**WHAT IS NEEDED:**
Could you render the lines from the one containing "How far apart" through the end of the records as a Markdown table with the columns Row and Line, numbering each row and leaving out blank lines?

**SUPPLIED MATERIAL:**
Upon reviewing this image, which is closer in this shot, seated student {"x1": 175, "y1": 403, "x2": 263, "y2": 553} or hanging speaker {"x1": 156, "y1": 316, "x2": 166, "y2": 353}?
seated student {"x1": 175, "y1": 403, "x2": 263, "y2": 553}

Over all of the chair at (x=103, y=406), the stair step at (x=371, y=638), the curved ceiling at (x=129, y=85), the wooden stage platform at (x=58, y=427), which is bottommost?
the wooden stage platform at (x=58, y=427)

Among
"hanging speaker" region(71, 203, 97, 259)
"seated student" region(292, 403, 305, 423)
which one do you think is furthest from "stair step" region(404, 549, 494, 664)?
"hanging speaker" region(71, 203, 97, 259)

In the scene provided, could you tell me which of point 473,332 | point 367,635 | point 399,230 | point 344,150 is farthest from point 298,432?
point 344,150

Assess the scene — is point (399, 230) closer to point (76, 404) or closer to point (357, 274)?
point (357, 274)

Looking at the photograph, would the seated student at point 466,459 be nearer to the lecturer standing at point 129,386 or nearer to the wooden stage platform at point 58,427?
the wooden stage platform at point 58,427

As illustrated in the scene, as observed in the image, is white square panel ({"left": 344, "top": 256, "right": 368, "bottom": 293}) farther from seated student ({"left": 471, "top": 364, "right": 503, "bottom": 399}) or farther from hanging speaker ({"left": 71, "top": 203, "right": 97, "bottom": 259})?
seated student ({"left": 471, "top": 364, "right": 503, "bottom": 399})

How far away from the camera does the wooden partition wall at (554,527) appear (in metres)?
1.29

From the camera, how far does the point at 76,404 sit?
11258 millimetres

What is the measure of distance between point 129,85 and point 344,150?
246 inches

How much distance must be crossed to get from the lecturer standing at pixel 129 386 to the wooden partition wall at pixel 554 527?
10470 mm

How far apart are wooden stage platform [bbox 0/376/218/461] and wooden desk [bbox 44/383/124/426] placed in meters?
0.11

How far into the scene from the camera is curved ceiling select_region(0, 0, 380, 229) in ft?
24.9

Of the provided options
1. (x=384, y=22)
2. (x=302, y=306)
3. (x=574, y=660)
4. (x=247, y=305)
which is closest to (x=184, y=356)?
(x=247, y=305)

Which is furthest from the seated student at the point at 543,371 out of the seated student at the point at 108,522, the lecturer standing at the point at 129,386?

**THE RESPONSE:**
| Row | Line |
|---|---|
| 1 | How far apart are wooden stage platform [bbox 0/376/218/461] and wooden desk [bbox 44/383/124/426] placed in meters? |
| 2 | 0.11 |
| 3 | How far into the scene from the camera is curved ceiling select_region(0, 0, 380, 229) in ft? |
| 4 | 24.9 |
| 5 | Of the provided options |
| 6 | 1. (x=384, y=22) |
| 7 | 2. (x=302, y=306) |
| 8 | 3. (x=574, y=660) |
| 9 | 4. (x=247, y=305) |
| 10 | which is closest to (x=184, y=356)? |
| 11 | (x=247, y=305) |
| 12 | Which is furthest from the seated student at the point at 543,371 out of the seated student at the point at 108,522, the lecturer standing at the point at 129,386? |